[[ Passage to read open ]]

Nobody likes McDonald’s. But why did we feel the need to pressure them to change everything about themselves?If you’re skeptical, just take a second to look at some of the pics people have uploaded—and weep. Some of these photos are indeed shocking, displaying tubes of breading just as hollow as the lives of the sort of people who get upset about a dollar’s worth of cheese sticks from McDonald’s. Don’t mourn for our cheese; it’s already dead.

Having myself tried McDonald’s mozzarella sticks that were actually intact, I can confirm that they do, under ordinary circumstances, come filled with cheese—or at least some white, flavorless, spongy substance that may have, at some point, been in close proximity to a dairy product. However, take it from a former Sonic Drive-In carhop: lack of cheese is a frequent problem with mozzarella sticks. As you cook them, the breading gets crispy, but the cheese turns to liquid and (often) runs out, leaving a hollow shell filled with only the screams of the damned.

[[ Passage to read closed ]]
[[ Data block open ]]

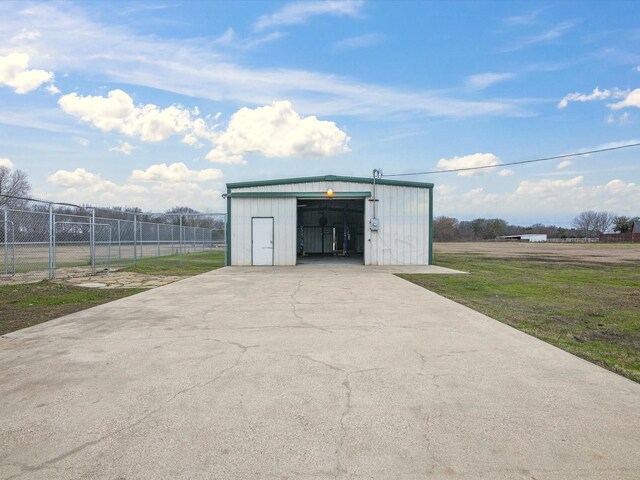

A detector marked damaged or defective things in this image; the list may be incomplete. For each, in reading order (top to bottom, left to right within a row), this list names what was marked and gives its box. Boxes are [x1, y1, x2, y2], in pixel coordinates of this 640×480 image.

cracked concrete [1, 264, 640, 478]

[[ Data block closed ]]

- **Required work**
1. According to the mozzarella sticks passage, what job did the writer once hold?
2. Please update the stretch of the mozzarella sticks passage from "Having myself tried" through "of the damned.", putting "line cook" in place of "carhop", and write out the updated stretch.
The listing has nothing to do with the mozzarella sticks passage.

- **Answers for the tasks**
1. The writer was a Sonic Drive-In carhop.

2.
Having myself tried McDonald’s mozzarella sticks that were actually intact, I can confirm that they do, under ordinary circumstances, come filled with cheese—or at least some white, flavorless, spongy substance that may have, at some point, been in close proximity to a dairy product. However, take it from a former Sonic Drive-In line cook: lack of cheese is a frequent problem with mozzarella sticks. As you cook them, the breading gets crispy, but the cheese turns to liquid and (often) runs out, leaving a hollow shell filled with only the screams of the damned.